Lyric smiled without looking at me, eyes still in the leaves. “That’s what it is. The knowing. BJ tried to make me think sex was something done to me. It’s not. It’s something I do. Something I have. Something I can refuse. Something I can ask for. If you liked it, Mel, you can like it again. If you don’t like something about it, you can say that and see if he listens.”

“He did listen,” I said, surprising myself. “In the moment, he was absolutely laser focused on me.”

“Good,” she said. “That’s a start. Also, you should know because I’ve asked the girls and Tiny too. Claimed doesn’t mean married. It doesn’t mean you stop being a person. It sure as hell doesn’t mean he gets your yes without asking each time. If Thrasher wants you, he can show you with actions that don’t make you smaller.”

I picked at a loose thread at my cuff. “Do you think I’m dumb?”

“For having sex?” She snorted. “No. For liking it? Also no. For wanting safety? Definitely no. For worrying about what it means? That just means you’re careful. If you want the official Lyric protocol, it’s this: protect your heart, protect your body, use your words, and carry cash.”

I laughed. “Carry cash?”

“You never know when you’ll need to call a cab and get gone.”

The laugh left me lighter. The fear that hummed steady under my skin dialed down a notch, like someone had finally found the right switch.

We let quiet happen. A pair of girls in matching aprons cut across the lot toward the bus stop, their conversation filled with laughter. Somewhere inside, a man yelled, “Yo, where’s the mop?” and someone else yelled back, “Check the closet, genius,” followed by the kind of laughter that said they weren’t mad.

Lyric nudged me. “Tell me everything else.”

“About last night?”

“About your head,” she said. “Your body is your business. I’m not asking for a play-by-play. Unless you want to brag, in which case I am fully prepared to be jealous.”

Heat climbed my neck and pooled under my ears. “No bragging. It hurt a little. Then it didn’t. Then it did again after, the way a pulled muscle complains once you stop moving.”

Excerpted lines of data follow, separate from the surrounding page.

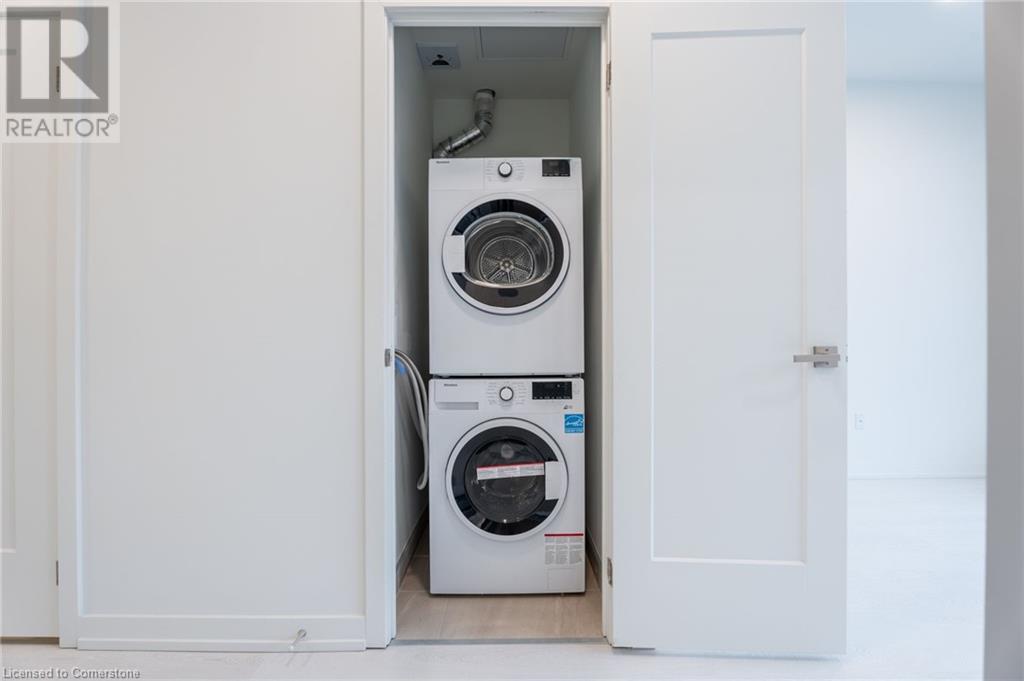 415 Main Street W Unit# 104, Hamilton, Ontario  L8P 1K5 - Photo 26 - 40684570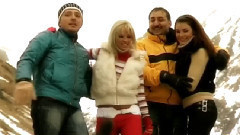 Ninge Iar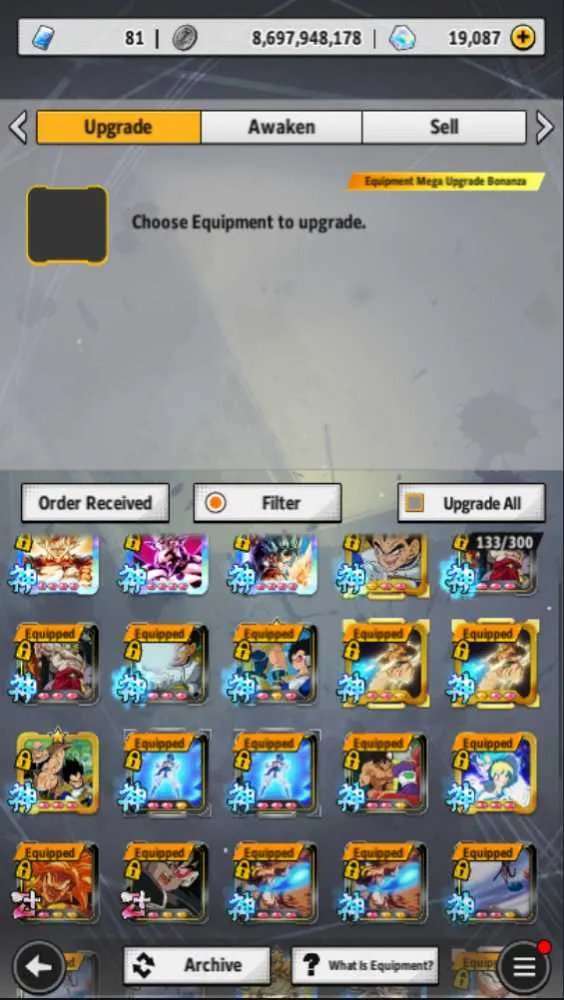 6 of 8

She nodded like that made sense. “And your head?”

“Loud,” I said. “Then quiet. During it, my head was…quiet, actually. After was loud again. Today was loud. I kept expecting to feel shame. Like I should be broken open with it. But I’m not. I’m just okay and aware. Like when you turn off a fan and you hear how much silence has sound.”

Lyric’s mouth tipped. “That’s the good stuff, you know. The quiet in the middle.”

“Is it?”

“Feels like it to me.” She flicked a glance toward the side lot, where a few bikes were lined up. She looked like a woman who had walked barefoot on broken glass and now stood over it learning to trust the floor. “I was scared to tell you about Tiny. I thought you’d say I’d just traded one control for another.”

“I had that thought,” I admitted. “For half a second. Then I pictured his face when you talk. He looks at you like he’s reading a language he didn’t know existed.”

Her laugh came out startled. “He does, doesn’t he?”

“It’s weirdly sweet and also weirdly hot,” I said, and we both giggled like we were a mash-up of the girls we used to be and the women we were now.

“You know what else he does?” she asked after our laughter softened. “He asks me before he touches me in new ways. He’ll say, ‘I want to try’ and then he watches my face. If I frown, he stops. If I smile, he keeps going. It’s probably basic to other women, I guess. But it feels like magic when you’re used to your face not mattering.”